- _Article_:
-- Start --
The specific work proposed in Phase 1, toward this goal, falls into the following categories:
- Language processing: Enabling intelligent language functionality and sophisticated cognitive guidance of linguistic processing. When such processing exists, the relevant portions of RelEx language comprehension and NLGen generation algorithms can be integrated into the OpenCog framework. See NLP for current status and details.
- Inference: completion of the implementation of the PLN (Probabilistic Logic Networks) inference framework within OpenCog, and customization and tuning of PLN for inference on the output of RelEx
- Attention allocation: completion and implementation of the ECAN economic attention allocation framework within OpenCog
- Dialogue management: implementation within OpenCog of a controller process for managing conversational dialogue, drawing on linguistic and inferential functionality
- Scalability: improvement of the OpenCog infrastructure to support distributed processing, and real-time responsive scheduling
- Virtual embodiment: extension of OpenCog’s current virtual embodiment framework, which has been customized for simplistic virtual pets, to handle more flexibly controllable virtual humanoid agents, via integrating an open-source robot simulator with the OpenSim virtual world
Phase 2 will extend the Phase 1 system to create an embodied agent that carries out complex interactive tasks in the virtual world, communicating about what it does, but also doing systematic planning and reasoning about its actions and communications. The specific technical work proposed in Phase 2 falls into the following categories:
- Language processing: deep integration of PLN inference into the OpenCog language processing framework, allowing parse selection, word sense disambiguation and reference resolution to be carried out in a contextually sensitive way using inferential judgment
- Inference: implementation, testing and tuning of spatiotemporal inference using PLN, allowing reasoning about complex sequences of actions (as coordinated with linguistic knowledge)
- Procedure learning: extension of procedure learning code to allow for
- Attention allocation: integration of attention allocation with action selection and procedure execution, allowing the real-time execution of complex, learned embodied procedures
- Concept formation: implementation of heuristics for the formation of novel concepts, based on combining prior concepts and on recognizing patterns in the current network of knowledge. Includes basic conceptual blending.
- Integrative Intelligence: tuning of the above cognitive procedures to work together effectively, enhancing each others intelligence
- Dialogue management: adaptation of conversational patterns using procedure learning based on MOSES, PLN and attention allocation
- Scalability: additional of specialized distributed processing techniques for allowing rapid distributed PLN inference and MOSES procedure learning
- Virtual embodiment: implementation of “bead physics” into the OpenSim virutal world, thus allowing the creation of complex textures, masses, strings and other entities alongside the typical virtual-world objects; implementation of a more flexible body for the AI using bead physics as well
Preliminary Task Breakdown
This section presents a rough work plan, explaining specific tasks that need to be done during the course of the project. For the purpose of this roadmap a 6-monthly breakdown was judged adequate, but a more detailed breakdown can be supplied if this is deemed useful.
In the Phase 2 table, a distinction is made between tasks that can be done in parallel to Phase 1 (but are not needed for the Phase 1 deliverable) versus tasks that really need Phase 1 to be completed in order to make sense as tasks.
-- End --
- _Complete the following_:
• a. In the OpenCog roadmap, which virtual world is an open-source robot simulator to be integrated with in Phase 1?
• b. Please continue the OpenCog roadmap from its final sentence.

- _Listing_:
-- Start --
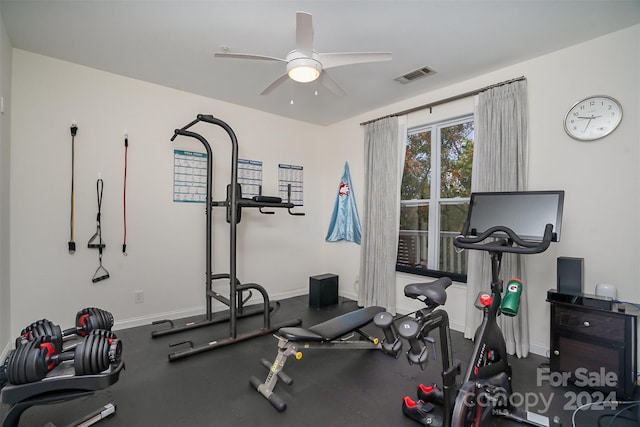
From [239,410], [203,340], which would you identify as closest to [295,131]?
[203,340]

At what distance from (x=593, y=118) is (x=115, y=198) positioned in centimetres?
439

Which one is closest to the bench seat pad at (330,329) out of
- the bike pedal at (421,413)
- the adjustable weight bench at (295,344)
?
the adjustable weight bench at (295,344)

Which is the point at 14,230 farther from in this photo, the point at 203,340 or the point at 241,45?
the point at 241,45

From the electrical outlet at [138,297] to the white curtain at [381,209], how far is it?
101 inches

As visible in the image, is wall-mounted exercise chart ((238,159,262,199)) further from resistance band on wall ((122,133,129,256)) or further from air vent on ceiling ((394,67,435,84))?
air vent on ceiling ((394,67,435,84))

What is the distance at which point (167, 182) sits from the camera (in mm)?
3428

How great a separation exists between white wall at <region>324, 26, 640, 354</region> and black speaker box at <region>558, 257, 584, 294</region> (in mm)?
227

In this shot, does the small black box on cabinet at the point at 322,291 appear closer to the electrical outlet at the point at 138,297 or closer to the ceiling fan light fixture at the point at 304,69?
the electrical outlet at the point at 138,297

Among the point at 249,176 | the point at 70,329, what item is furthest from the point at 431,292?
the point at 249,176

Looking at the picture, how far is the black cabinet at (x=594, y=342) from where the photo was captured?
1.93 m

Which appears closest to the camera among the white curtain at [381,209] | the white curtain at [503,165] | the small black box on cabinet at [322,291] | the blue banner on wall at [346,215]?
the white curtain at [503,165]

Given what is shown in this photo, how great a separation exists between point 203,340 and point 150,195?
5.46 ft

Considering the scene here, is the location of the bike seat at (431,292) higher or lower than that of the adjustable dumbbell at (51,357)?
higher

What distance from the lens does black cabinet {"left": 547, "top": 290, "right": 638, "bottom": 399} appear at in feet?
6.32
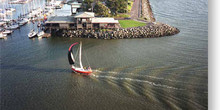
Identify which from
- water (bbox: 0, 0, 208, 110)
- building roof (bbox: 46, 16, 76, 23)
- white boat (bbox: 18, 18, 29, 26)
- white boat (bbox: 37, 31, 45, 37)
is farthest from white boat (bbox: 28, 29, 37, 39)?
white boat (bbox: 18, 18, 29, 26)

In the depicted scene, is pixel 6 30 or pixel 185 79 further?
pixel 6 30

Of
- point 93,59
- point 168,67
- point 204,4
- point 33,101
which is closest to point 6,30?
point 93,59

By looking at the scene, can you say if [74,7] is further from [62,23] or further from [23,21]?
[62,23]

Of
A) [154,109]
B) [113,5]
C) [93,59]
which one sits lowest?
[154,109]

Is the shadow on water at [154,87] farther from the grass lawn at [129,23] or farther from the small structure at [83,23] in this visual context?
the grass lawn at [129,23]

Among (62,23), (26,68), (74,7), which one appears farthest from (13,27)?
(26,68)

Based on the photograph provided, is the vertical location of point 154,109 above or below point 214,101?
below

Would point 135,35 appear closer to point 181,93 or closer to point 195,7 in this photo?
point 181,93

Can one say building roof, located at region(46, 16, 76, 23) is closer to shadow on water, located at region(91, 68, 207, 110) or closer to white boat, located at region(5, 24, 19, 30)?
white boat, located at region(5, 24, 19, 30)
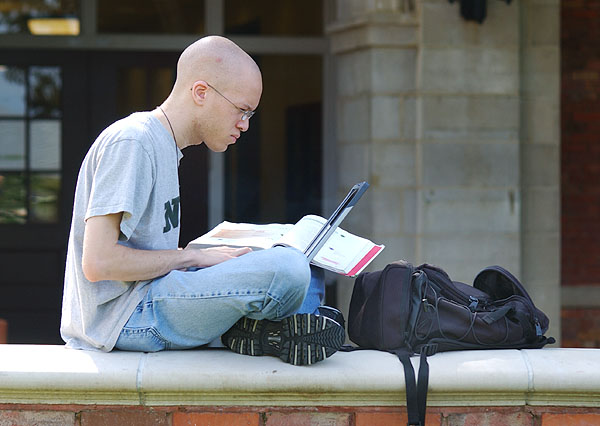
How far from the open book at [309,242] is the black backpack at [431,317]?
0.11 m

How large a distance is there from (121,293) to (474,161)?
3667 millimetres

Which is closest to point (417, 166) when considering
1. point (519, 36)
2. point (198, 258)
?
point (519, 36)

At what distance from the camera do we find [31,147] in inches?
-- End --
-- Start --
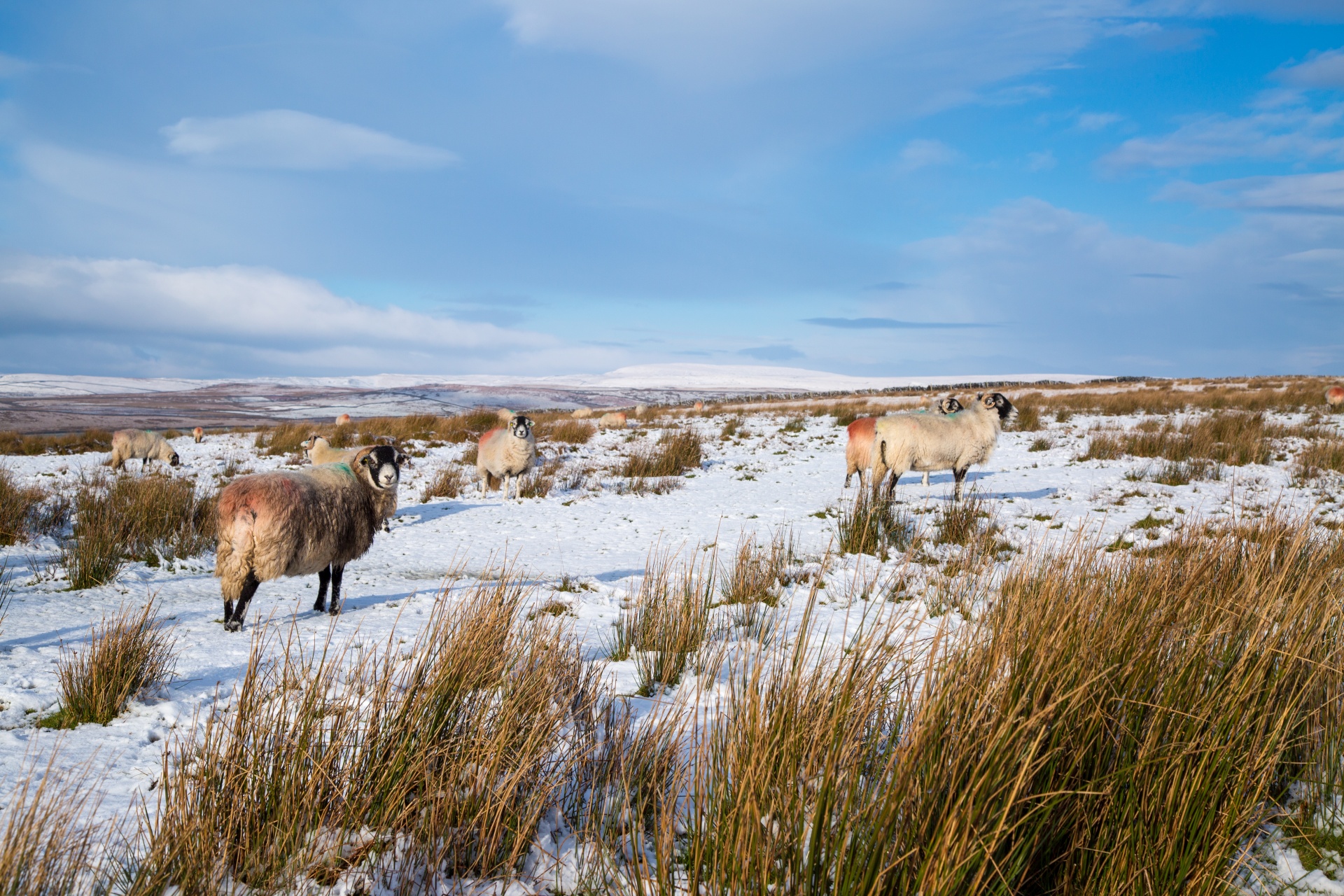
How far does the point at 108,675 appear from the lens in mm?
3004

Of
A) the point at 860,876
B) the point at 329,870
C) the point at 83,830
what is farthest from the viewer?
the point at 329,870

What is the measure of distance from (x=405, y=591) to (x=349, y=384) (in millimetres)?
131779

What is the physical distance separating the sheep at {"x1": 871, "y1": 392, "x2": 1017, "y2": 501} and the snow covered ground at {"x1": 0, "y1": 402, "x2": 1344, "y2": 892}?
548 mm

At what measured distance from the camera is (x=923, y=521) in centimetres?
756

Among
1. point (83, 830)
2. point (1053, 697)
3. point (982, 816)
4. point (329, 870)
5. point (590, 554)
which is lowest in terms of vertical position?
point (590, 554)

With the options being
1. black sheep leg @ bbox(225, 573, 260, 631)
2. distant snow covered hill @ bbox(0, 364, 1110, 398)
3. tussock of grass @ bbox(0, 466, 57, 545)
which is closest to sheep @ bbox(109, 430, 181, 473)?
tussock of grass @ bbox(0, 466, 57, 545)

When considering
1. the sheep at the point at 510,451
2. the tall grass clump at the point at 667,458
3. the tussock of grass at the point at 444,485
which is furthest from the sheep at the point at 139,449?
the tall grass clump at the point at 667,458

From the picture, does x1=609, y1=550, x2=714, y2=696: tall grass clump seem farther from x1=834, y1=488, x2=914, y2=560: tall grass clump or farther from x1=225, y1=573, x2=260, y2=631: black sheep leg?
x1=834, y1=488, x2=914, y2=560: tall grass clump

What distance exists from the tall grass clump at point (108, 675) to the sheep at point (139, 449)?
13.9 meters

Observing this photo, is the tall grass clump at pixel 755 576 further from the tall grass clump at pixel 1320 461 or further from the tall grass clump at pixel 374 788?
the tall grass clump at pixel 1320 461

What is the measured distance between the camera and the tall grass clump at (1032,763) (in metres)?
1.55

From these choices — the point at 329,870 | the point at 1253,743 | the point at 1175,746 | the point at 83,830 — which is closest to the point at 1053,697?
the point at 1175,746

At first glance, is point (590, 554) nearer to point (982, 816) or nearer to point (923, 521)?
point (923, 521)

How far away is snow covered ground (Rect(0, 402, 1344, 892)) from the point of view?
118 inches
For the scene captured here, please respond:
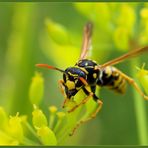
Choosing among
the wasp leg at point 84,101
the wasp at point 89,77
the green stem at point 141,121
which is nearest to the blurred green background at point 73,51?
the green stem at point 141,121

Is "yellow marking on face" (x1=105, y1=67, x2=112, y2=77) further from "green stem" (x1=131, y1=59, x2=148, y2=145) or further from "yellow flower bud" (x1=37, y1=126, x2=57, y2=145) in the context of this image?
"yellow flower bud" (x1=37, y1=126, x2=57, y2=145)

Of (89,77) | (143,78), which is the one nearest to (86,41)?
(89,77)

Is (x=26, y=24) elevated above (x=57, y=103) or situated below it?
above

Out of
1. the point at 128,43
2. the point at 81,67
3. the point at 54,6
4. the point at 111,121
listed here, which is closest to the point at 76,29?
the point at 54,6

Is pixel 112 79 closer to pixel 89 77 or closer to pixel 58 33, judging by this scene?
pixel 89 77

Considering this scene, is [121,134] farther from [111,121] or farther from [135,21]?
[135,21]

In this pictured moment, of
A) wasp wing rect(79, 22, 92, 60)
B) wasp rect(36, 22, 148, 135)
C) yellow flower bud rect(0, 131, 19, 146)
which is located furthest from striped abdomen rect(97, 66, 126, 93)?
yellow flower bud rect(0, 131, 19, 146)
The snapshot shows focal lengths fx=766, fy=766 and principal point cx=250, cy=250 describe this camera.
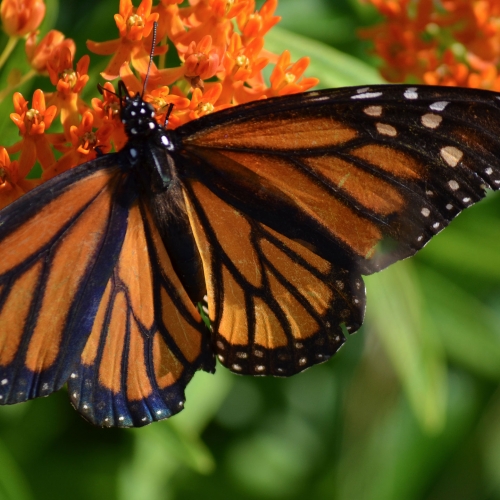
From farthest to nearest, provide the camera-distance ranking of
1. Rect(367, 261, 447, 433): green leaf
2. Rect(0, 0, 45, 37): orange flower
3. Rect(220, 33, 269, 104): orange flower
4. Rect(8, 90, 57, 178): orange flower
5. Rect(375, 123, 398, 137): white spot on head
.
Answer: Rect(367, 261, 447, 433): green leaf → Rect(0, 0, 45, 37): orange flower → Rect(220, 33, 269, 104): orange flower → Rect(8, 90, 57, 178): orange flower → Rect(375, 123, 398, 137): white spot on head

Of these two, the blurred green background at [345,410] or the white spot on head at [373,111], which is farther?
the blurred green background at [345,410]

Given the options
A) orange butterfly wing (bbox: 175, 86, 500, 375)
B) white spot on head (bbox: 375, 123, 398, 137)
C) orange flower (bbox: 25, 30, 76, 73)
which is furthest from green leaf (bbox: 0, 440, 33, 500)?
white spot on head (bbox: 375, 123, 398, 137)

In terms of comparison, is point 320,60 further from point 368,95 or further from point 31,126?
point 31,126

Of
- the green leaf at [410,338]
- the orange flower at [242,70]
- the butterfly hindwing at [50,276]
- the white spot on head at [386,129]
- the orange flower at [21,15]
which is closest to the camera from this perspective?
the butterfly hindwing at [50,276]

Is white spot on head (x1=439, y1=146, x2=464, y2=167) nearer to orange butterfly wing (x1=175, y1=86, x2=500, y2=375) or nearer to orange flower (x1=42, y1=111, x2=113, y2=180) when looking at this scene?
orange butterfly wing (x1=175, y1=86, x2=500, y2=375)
-- End --
-- Start --
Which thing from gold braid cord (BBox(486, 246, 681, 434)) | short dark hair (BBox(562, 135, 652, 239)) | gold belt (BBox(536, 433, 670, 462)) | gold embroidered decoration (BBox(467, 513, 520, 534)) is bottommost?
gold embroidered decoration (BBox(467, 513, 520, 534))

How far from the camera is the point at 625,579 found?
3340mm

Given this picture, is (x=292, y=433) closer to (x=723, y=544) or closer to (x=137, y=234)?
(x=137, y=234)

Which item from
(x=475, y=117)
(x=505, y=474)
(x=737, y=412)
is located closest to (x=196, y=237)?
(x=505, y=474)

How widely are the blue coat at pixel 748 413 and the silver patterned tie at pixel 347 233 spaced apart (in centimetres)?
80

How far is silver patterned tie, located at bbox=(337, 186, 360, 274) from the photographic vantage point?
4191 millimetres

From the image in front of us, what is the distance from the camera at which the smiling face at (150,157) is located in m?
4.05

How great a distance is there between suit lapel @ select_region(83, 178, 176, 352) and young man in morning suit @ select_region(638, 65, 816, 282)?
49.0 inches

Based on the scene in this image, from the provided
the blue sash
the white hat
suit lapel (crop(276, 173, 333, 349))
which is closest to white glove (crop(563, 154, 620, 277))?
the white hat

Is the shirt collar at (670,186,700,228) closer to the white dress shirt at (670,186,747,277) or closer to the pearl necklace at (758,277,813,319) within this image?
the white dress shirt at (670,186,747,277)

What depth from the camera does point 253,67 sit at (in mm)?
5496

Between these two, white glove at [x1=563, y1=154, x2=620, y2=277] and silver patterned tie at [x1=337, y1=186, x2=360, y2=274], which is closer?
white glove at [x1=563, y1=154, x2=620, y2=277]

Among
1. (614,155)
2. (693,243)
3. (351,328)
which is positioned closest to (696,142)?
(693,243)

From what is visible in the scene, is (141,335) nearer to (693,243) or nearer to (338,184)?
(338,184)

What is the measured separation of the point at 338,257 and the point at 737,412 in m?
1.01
-- End --
- _Response list_:
• a. OpenSim.

• b.
|inference||Completion of adaptive PLN forward and backward chainers||Tuning of PLN for inference on the output of RelEx||Customization of PLN for real-time inference during dialogue|
|“||Implementation of PLN rules for intensional and spatiotemporal inference||Implementation of PLN rules for social and epistemic inference|
|“||Testing and tuning of PLN formulas for intensional and spatiotemporal inference||Testing and tuning of PLN formulas for social and epistemic inference|
|attention||Completion of Economic Attention Networks (ECAN) framework for adaptive attention allocation||Integration of ECAN with PLN and RelEx, to enable adaptive inference & language comprehension||Customization of ECAN for real-time attention allocation during dialogue|
|language||Full integration of RelEx and NLGen into OpenCog||Creation of Dialogue Manager||Tuning, testing, refinement of NLP components|
|System scalability and performance||Extension of OpenCog framework to allow effective distributed processing across multiple multiprocessor machines||Implementation of real-time scheduler for OpenCog, to allow rapid responsive processing during dialogue||Code optimization as needed to support real-time dialogue|
|Perception and action||Modification of current PetBrain code to control flexible humanoid agents in virtual world||Improvement of perception and action code to allow more complex, realistic behavior||continued|
|virtual world||Building of appropriate testing/teaching environment in virtual world||Customization of OpenSim to allow external processes to control avatars||Integration of Gazebo robot simulator with OpenSim to allow more flexible avatar control|
- Language integration: Currently, there exist ways of piping RelEx output into OpenCog; however, there is no clean, seamless environment for directing input from a chat system, in real time, to OpenCog for processing. There is no language output at all at this point. Furthermore, RelEx currently has considerable trouble with short, chatty conversational elements: it expects well-formed, grammatical, full sentences as input. Non-grammatical, mis-spelled phrase fragments, as commonly encountered in chat, are unsupported.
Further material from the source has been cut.